Goal -
In the rows below, swap every "white goat" for "brown sheep" and change nothing else. Leave out the pictures when you write the rows again.

══ Exercise material ══

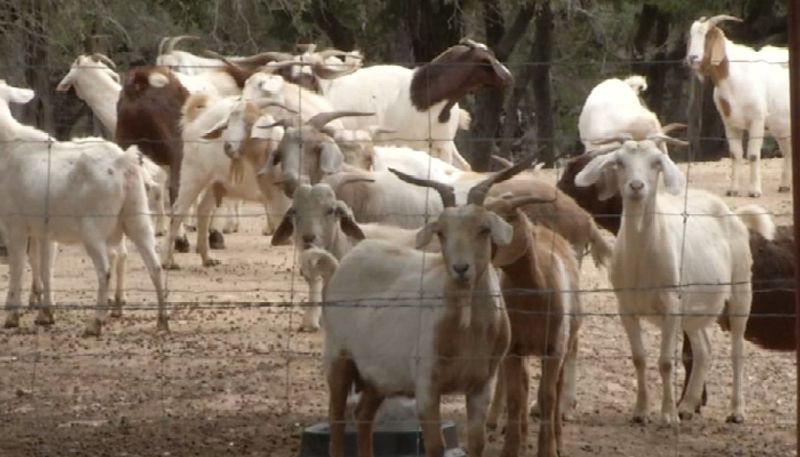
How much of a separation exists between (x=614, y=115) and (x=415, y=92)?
2022 mm

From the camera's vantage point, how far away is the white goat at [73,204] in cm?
1183

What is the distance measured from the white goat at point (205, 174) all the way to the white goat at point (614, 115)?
4.18 meters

═══

Task output -
How much of a separation exists between (x=614, y=115) and (x=415, y=92)?
2022 mm

From the camera's vantage point, how far away is the brown sheep at [73,204] in cm?
1183

What is the distance measured from the brown sheep at point (205, 174) all the way to the brown sheep at point (614, 115)?
4.18 meters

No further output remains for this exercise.